**Task instructions:** Return the line containing "Q: Label granularity?" and every line after it through the end of the entries below, with no other lines.

--- START ---

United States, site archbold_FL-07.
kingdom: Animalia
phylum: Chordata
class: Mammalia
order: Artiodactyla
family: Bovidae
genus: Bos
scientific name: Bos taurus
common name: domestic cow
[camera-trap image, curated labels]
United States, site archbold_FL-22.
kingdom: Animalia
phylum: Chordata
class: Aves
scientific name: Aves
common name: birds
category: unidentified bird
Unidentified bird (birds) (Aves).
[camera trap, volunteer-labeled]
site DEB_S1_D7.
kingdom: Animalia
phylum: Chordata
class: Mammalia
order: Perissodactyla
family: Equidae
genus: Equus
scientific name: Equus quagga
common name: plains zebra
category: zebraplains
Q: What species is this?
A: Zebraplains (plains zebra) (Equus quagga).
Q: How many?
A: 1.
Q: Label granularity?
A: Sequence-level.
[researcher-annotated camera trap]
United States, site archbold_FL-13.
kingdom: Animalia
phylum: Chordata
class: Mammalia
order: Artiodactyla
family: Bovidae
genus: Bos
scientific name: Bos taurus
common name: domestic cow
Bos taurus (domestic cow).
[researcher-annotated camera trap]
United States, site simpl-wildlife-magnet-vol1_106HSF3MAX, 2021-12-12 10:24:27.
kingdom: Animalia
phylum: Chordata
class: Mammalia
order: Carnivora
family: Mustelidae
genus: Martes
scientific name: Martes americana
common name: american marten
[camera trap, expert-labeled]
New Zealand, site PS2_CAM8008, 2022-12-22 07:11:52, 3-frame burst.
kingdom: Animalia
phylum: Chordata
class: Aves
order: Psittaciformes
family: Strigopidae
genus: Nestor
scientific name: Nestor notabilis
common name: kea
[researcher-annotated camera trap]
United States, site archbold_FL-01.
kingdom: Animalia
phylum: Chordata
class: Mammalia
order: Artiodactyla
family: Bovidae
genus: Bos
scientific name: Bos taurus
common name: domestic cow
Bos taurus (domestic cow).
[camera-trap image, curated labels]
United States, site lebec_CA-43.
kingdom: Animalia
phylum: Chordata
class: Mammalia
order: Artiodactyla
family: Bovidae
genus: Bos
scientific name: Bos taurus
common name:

--- END ---

**Exercise response:**
Q: Label granularity?
A: Sequence-level.
[researcher-annotated camera trap]
United States, site archbold_FL-13.
kingdom: Animalia
phylum: Chordata
class: Mammalia
order: Artiodactyla
family: Bovidae
genus: Bos
scientific name: Bos taurus
common name: domestic cow
Bos taurus (domestic cow).
[researcher-annotated camera trap]
United States, site simpl-wildlife-magnet-vol1_106HSF3MAX, 2021-12-12 10:24:27.
kingdom: Animalia
phylum: Chordata
class: Mammalia
order: Carnivora
family: Mustelidae
genus: Martes
scientific name: Martes americana
common name: american marten
[camera trap, expert-labeled]
New Zealand, site PS2_CAM8008, 2022-12-22 07:11:52, 3-frame burst.
kingdom: Animalia
phylum: Chordata
class: Aves
order: Psittaciformes
family: Strigopidae
genus: Nestor
scientific name: Nestor notabilis
common name: kea
[researcher-annotated camera trap]
United States, site archbold_FL-01.
kingdom: Animalia
phylum: Chordata
class: Mammalia
order: Artiodactyla
family: Bovidae
genus: Bos
scientific name: Bos taurus
common name: domestic cow
Bos taurus (domestic cow).
[camera-trap image, curated labels]
United States, site lebec_CA-43.
kingdom: Animalia
phylum: Chordata
class: Mammalia
order: Artiodactyla
family: Bovidae
genus: Bos
scientific name: Bos taurus
common name:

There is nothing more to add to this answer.